Je ne l’entendis pas de cette oreille. Je me levai difficilement et me dirigeai vers ces enfoirés qui avaient liquidé ma famille. Dans le couloir, je les vis entrer un par un dans le vaisseau par le sas explosé. J’avais de la chance, ils ne m’avaient pas encore repéré. Je m’approchais furtivement et arrivais sur le premier soldat.
Je lui brisais le cou. Je n’avais pas vu le deuxième soldat juste à ces côtés. Il me tira dessus avec son arme et me transperça l’épaule gauche. Dans ma folie meurtrière et vengeresse qui s’était réveillée, j’ignorai la douleur et retournais son arme face à son torse. J’ouvrai le feu et lui tirai plusieurs salves. Gardant l’arme à la main, je liquidai le reste du commando qui se trouvait encore dans le sas. Après le fracas des armes, je regardai la scène. Arrivé au dernier corps, j’entendis une déflagration et je sentis une vive douleur au torse puis au niveau des bras et des jambes. Je vis des morceaux de chairs voler. Regardant derrière moi, je m’aperçus que mes ailes étaient totalement déchiquetées. Je m’effondrais.

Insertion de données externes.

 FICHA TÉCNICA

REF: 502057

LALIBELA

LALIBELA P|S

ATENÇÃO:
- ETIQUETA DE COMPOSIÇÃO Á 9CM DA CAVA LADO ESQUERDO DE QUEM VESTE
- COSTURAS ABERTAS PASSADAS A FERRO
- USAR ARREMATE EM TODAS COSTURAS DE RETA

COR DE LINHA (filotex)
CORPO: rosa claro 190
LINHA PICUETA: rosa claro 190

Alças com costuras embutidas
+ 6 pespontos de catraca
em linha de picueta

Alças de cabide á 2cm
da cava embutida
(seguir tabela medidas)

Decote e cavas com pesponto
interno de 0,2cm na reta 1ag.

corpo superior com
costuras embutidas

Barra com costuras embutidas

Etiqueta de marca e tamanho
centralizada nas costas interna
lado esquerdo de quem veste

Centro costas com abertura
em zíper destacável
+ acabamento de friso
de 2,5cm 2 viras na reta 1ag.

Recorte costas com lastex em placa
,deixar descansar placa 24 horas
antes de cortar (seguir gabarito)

Couché sur le sol, je vis un soldat qui s’était planqué.
— Sale vermine ! Enfin je t’ai eu.
Le soldat se mit face à moi et se pencha pour me dire :
— Alors ! Quel effet ça fait de se faire tuer par le Général Morfor ? Depuis le temps que je rêvais de te faire la peau ! Tu ne peux même pas imaginer la jouissance que j’ai à te voir crever ! »
Je lui répondis :
— Merci de m’avoir libéré !
Et dans un dernier effort je tendis mon bras droit et lui arrachait la gorge. Il s’écroulait dans une gerbe de sang. C’était enfin terminé pour moi et j’avais fait en sorte que personne ne puisse blesser l’équipage. Je vis le médecin et la jeune femme courir vers moi tandis que les ténèbres m’emportaient.